== Information shown ==
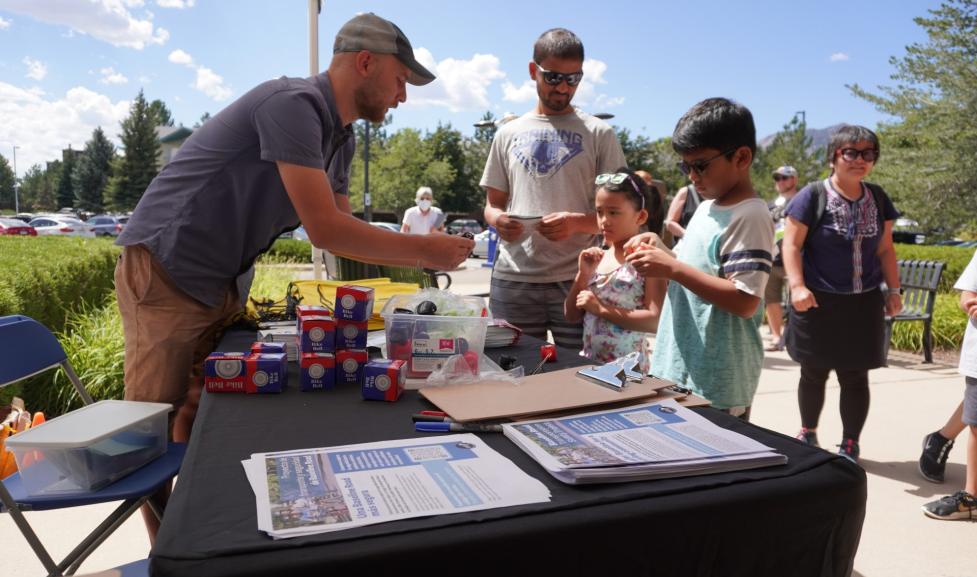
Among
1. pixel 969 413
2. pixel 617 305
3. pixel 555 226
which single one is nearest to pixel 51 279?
pixel 555 226

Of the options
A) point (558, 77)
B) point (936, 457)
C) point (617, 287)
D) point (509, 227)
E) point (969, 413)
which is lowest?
point (936, 457)

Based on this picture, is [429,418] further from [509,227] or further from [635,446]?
[509,227]

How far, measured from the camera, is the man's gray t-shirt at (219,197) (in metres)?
1.86

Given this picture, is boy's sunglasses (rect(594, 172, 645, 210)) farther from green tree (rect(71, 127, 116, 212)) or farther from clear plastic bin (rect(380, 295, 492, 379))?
green tree (rect(71, 127, 116, 212))

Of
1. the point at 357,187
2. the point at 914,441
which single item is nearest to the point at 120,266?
the point at 914,441

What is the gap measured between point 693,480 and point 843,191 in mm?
3037

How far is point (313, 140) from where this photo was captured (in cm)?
172

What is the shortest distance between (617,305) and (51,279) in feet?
14.3

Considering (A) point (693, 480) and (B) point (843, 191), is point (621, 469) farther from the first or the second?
(B) point (843, 191)

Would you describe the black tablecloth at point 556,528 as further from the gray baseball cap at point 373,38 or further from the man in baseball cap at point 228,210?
the gray baseball cap at point 373,38

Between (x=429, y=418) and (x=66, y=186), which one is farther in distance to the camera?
(x=66, y=186)

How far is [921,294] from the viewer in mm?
6746

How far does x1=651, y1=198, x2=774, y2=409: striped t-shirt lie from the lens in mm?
1955

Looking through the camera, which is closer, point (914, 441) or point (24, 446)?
point (24, 446)
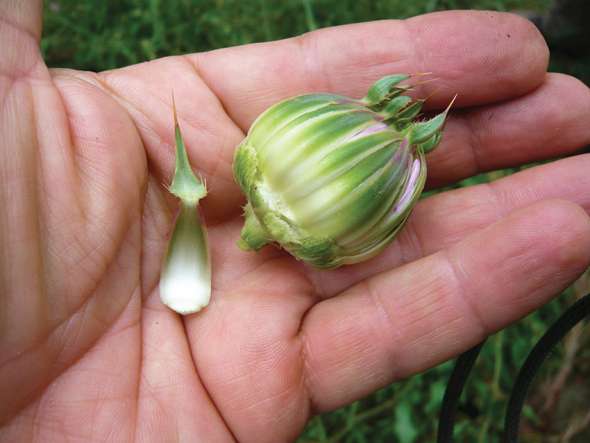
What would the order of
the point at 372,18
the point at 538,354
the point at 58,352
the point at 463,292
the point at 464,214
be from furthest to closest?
1. the point at 372,18
2. the point at 464,214
3. the point at 538,354
4. the point at 463,292
5. the point at 58,352

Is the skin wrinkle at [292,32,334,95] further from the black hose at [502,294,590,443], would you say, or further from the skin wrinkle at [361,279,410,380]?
the black hose at [502,294,590,443]

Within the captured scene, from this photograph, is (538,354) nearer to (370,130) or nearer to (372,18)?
(370,130)

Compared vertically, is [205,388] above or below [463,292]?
below

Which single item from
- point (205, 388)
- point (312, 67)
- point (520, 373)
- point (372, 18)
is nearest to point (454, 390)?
point (520, 373)

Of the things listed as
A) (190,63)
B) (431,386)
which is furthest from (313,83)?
(431,386)

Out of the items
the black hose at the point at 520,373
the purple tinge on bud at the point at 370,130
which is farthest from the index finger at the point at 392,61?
the black hose at the point at 520,373

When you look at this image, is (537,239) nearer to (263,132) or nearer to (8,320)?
(263,132)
===
* _Direction_
Print all of the entries word for word. Skip any images they contain.

* _Problem solution_
Among
1. pixel 969 413
2. pixel 617 305
3. pixel 555 226
which single one is nearest to pixel 51 279?
pixel 555 226

Of the options
A) point (558, 77)
B) point (936, 457)
C) point (617, 287)
D) point (509, 227)
E) point (969, 413)
which is lowest?
point (936, 457)

Based on this picture, is [429,418] further from [509,227] or further from [635,446]?
[509,227]

How far, measured from the camera, is the man's gray t-shirt at (219,197) (in metres)?
1.86

Given this picture, is boy's sunglasses (rect(594, 172, 645, 210)) farther from green tree (rect(71, 127, 116, 212)) or farther from clear plastic bin (rect(380, 295, 492, 379))?
green tree (rect(71, 127, 116, 212))

Of
1. the point at 357,187
2. the point at 914,441
which single item is nearest to the point at 120,266?
the point at 914,441

What is the gap measured between point 693,480 and point 843,191 in mm?
3037

How far is point (313, 140) from where this photo was captured (in cm)?
172

What is the shortest distance between (617,305) and (51,279) in feet?
14.3

Considering (A) point (693, 480) and (B) point (843, 191), is point (621, 469) farther from the first or the second?
(B) point (843, 191)

Would you describe the black tablecloth at point 556,528 as further from the gray baseball cap at point 373,38 or further from the man in baseball cap at point 228,210?
the gray baseball cap at point 373,38

Between (x=429, y=418) and (x=66, y=186), which one is farther in distance to the camera?
(x=66, y=186)

How far is [921,294] from the viewer in mm?
6746

How far does x1=651, y1=198, x2=774, y2=409: striped t-shirt lie from the lens in mm?
1955

Looking through the camera, which is closer, point (914, 441) or point (24, 446)?
point (24, 446)
What would the order of
the point at 372,18
the point at 538,354
the point at 58,352
the point at 463,292
the point at 464,214
be from furthest to closest?
1. the point at 372,18
2. the point at 464,214
3. the point at 538,354
4. the point at 463,292
5. the point at 58,352

Is the skin wrinkle at [292,32,334,95] further from the black hose at [502,294,590,443], would you say, or further from the skin wrinkle at [361,279,410,380]?
the black hose at [502,294,590,443]

Within the captured scene, from this photograph, is (538,354) nearer to (370,130) or nearer to (372,18)?
(370,130)

Compared vertically, is [205,388] above or below [463,292]?
below

Which single item from
- point (205, 388)
- point (312, 67)
- point (520, 373)
- point (372, 18)
is nearest to point (454, 390)?
point (520, 373)

Of the things listed as
A) (190,63)
B) (431,386)
which is furthest from (313,83)?
(431,386)

Out of the items
the black hose at the point at 520,373
the purple tinge on bud at the point at 370,130
which is farthest from the index finger at the point at 392,61?
the black hose at the point at 520,373

When you look at this image, is (537,239) nearer to (263,132) or nearer to (8,320)?
(263,132)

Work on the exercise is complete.